Elsewhere, Fey also makes a comment on the way the feminism of now has been repurposed to be brandished as a sort of arbitrary excuse for dressing in scant clothing. Xan assures, “Seventh wave feminism is all about owning your sexuality. If we don’t dress like this, what are we saying?” Kimmy, still suffering from annoying main character syndrome, goes along with it in her continued naïveté, ignoring the pain of her feet in heels because it’s supposed to make her ass look good “for herself.” But really, if it’s for anyone, it’s for her current love interest of the season, Perry (Daveed Diggs of Hamilton, a joke about which Lillian makes, saying it’s what black people stole from white people). The commentary on appearance gets more intense as the season comes to a close, with Mimi Kanasis’ (Amy Sedaris) Brazilian butt implants not quite “taking” and David Cross’ Russ getting replaced with one played by Billy Magnussen post-smoosh operation (Russ is slowly run over with an electric car and needs surgery to recover). In his new incarnation, Russ becomes a literally different person, but not just physically. As he opens up to the way the world treats him now, he suddenly doesn’t care about the things he used to–the good causes, as it were. It’s a lot like a version of the 30 Rock episode, “The Bubble,” in which Liz’s then boyfriend, Drew (Jon Hamm), is too good looking to endure any of the common plights of the everyman.

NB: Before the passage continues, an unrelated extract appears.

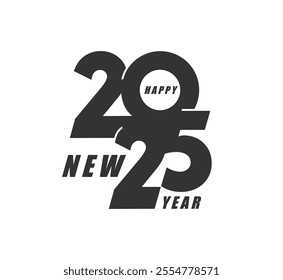 2025 calendar number and New Year greeting for holiday date typography, vector icon. 2025 year bold vertical font and Happy New Year greeting in retro or modern creative trendy design for calendar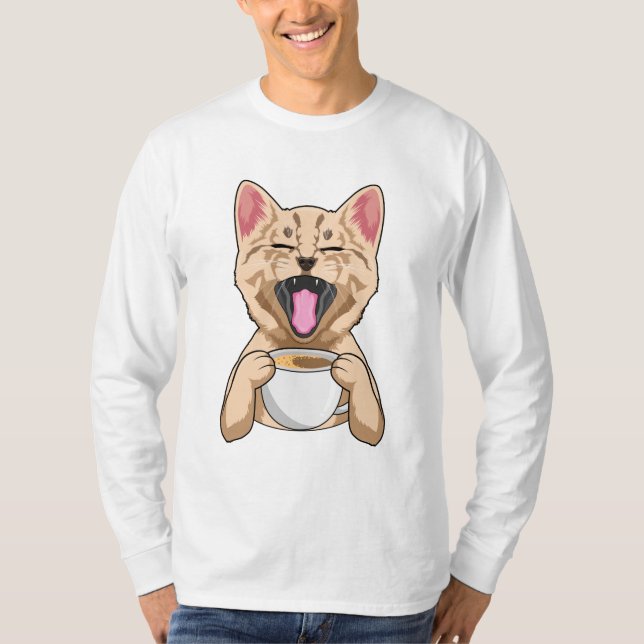 Camiseta Gato con taza de café (Anverso)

Lillian Kaushtupper (Carol Kane) remains her stubbornly stagnant self, even after winning Kimmy’s vote (the only one that’s viable in the county) for councilwoman of East Dogmouth. A bad breakup with Bobby Durst (Fred Armisen) that causes him to, in a brief moment of cohesion, tell her she’s too trapped in the past, ultimately leads her to a relationship with Big Naturals owner Artie Goodman (Peter Riegert). Lillian, in fact, remains arguably the most entertaining part of the series, even in comparison to the competition she has with Titus’ comedic timing–particularly when he Lemonades in episode two. In between it all, Fey still finds time to make her New York-specific plot points resonate (like when Titus copies a bathroom key for a bodega run by strict bathroom monitor Paulie [Ray Liotta] so he’ll always have a place to go in public). And then there’s Maya Rudolph’s recurring role as Dionne Warwick to infuse the show with one of the non-political aspects of its hilarity.
Of course, all of this doesn’t mean there aren’t still plenty of white man jokes in spades. Tina Fey hasn’t totally forgotten who the oppressor remains. But now she’s willing to admit that those railing against him can be just as ridiculous at times.